▸ **WHAT YOU ARE ASKED TO DO**
Count the lines below that contain the string "instances", with case counting. Reply with the number alone.

═══ DATA EXTRACT ═══

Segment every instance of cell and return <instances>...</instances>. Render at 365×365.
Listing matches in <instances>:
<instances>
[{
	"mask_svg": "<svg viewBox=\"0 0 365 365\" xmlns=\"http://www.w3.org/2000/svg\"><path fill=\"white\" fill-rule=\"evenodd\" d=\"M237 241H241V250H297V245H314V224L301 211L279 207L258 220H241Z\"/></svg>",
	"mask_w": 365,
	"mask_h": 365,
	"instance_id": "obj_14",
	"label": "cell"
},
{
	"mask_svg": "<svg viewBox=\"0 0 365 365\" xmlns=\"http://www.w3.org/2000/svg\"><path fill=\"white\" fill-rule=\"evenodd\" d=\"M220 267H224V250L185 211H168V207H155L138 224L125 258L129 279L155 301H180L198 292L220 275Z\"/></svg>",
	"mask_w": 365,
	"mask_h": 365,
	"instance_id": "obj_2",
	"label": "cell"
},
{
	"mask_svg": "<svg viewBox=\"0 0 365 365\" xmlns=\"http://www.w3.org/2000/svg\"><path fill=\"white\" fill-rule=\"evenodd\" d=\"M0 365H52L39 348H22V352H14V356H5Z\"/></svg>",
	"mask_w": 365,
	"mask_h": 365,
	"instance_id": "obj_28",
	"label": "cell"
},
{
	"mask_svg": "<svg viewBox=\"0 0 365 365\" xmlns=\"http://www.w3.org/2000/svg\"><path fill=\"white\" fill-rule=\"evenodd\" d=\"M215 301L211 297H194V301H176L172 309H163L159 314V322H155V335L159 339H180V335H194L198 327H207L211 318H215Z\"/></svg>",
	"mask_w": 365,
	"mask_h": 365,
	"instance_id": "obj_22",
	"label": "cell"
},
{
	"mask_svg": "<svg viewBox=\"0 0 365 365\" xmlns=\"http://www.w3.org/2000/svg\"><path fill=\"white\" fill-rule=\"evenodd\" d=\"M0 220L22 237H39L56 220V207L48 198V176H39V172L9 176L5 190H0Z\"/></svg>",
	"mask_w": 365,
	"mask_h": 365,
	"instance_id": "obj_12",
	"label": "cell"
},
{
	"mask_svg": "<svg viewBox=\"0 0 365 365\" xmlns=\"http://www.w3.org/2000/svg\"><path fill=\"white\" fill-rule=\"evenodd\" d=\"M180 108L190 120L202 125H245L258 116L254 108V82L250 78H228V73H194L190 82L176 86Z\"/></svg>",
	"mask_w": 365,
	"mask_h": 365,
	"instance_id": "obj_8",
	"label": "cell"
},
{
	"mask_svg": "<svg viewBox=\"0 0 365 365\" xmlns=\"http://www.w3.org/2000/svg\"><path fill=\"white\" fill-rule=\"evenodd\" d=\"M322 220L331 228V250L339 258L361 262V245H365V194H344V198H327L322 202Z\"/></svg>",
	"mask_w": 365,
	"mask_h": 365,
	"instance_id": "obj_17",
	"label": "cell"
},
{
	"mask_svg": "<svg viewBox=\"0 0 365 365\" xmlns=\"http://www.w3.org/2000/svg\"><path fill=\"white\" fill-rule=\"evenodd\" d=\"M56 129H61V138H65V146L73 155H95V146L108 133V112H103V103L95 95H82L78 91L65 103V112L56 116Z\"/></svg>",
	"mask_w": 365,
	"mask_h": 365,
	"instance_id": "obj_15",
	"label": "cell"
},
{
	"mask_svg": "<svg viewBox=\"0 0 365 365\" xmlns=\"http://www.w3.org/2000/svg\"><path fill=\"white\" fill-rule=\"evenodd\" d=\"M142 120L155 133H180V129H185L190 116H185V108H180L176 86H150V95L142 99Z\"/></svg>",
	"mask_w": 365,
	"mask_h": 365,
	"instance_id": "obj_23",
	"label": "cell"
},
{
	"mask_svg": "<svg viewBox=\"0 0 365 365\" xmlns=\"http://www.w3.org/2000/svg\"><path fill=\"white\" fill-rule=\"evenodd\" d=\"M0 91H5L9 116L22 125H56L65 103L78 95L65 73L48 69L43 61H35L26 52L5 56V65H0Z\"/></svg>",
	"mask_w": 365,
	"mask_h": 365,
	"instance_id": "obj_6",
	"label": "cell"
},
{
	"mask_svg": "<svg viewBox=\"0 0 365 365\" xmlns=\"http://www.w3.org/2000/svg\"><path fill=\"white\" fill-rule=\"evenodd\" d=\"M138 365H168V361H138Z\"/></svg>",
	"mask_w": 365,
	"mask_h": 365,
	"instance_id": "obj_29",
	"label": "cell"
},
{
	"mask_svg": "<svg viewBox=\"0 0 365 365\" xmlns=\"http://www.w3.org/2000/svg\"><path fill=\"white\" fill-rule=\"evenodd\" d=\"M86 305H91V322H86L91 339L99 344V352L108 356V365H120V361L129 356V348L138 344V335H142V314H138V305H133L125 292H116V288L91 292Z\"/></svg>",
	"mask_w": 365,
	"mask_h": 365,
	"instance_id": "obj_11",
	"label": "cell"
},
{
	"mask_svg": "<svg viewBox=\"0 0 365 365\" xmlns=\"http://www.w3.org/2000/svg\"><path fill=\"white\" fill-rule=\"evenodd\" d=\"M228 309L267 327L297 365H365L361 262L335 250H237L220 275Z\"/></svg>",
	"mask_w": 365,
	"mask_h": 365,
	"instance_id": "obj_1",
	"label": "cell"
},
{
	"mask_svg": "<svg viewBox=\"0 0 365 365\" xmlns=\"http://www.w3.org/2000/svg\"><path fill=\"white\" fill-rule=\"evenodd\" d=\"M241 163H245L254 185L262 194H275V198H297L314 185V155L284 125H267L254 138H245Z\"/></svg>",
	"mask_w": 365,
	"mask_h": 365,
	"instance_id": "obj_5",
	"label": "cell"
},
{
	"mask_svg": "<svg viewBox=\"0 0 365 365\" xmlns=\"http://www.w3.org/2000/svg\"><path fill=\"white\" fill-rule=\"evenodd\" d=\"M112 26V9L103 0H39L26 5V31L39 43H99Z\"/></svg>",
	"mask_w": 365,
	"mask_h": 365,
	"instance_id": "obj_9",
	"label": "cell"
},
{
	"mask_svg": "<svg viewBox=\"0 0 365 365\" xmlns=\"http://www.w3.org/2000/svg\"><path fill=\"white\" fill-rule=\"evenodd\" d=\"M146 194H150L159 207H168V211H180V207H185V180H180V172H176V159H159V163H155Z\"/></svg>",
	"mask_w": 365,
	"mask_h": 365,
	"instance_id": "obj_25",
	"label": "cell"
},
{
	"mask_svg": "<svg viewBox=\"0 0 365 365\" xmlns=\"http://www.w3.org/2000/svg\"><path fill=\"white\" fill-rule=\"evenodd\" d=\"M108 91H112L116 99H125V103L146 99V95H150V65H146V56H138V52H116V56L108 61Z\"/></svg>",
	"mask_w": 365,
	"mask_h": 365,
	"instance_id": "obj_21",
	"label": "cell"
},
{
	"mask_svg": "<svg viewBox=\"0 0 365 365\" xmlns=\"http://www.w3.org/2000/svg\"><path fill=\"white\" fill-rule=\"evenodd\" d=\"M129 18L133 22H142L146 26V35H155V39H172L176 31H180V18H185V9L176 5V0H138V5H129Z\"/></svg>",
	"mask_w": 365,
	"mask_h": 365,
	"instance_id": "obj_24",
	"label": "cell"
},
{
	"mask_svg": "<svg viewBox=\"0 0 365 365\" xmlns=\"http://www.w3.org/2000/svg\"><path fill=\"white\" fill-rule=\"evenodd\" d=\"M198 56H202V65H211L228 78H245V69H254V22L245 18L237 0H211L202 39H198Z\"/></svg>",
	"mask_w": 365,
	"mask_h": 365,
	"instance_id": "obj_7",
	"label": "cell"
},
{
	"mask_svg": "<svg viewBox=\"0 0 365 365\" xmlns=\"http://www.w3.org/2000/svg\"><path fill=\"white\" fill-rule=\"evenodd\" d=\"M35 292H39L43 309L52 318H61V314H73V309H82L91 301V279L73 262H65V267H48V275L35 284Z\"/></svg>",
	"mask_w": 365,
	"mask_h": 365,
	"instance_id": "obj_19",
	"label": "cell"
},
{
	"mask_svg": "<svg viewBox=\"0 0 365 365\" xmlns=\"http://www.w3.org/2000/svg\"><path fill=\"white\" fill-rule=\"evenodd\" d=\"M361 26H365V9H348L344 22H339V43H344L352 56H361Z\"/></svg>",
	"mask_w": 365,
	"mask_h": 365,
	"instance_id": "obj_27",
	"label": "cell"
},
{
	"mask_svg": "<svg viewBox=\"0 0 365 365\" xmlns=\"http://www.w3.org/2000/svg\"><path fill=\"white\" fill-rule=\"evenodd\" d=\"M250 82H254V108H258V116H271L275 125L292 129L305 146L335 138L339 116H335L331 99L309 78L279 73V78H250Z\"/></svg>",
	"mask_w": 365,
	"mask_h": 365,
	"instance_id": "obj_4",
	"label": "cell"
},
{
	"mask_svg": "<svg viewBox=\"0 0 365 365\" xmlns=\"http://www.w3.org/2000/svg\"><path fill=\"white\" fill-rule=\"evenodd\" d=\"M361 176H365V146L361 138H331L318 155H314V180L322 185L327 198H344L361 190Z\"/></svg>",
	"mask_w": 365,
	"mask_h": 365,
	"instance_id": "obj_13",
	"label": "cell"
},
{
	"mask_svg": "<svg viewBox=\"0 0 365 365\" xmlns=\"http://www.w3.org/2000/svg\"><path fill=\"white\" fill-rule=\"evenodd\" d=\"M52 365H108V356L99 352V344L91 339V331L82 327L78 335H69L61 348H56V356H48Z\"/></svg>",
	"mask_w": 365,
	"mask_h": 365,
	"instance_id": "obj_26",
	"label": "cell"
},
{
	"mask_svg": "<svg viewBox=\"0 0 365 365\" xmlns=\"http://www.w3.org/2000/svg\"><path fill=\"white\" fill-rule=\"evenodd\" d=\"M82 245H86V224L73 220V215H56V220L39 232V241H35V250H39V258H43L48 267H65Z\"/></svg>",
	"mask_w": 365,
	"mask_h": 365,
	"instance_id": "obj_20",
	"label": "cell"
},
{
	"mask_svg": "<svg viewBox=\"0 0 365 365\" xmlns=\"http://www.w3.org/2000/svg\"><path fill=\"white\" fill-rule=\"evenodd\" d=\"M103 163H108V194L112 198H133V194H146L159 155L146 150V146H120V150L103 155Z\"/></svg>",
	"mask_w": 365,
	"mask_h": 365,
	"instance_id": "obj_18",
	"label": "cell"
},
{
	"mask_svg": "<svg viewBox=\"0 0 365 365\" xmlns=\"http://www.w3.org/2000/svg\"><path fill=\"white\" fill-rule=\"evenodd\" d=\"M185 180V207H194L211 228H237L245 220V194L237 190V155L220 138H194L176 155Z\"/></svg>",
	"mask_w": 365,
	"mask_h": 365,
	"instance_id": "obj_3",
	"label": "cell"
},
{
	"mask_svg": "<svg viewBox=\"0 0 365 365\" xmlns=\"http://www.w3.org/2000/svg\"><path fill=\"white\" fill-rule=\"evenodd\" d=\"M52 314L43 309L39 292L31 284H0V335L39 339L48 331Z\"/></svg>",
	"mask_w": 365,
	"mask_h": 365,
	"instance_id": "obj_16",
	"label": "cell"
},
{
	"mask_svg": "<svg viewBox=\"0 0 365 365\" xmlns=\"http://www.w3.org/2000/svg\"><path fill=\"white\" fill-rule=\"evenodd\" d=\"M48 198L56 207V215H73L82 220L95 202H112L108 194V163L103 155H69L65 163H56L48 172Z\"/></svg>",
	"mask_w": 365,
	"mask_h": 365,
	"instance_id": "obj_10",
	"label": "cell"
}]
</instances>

═══

▸ **IN RESPONSE**
4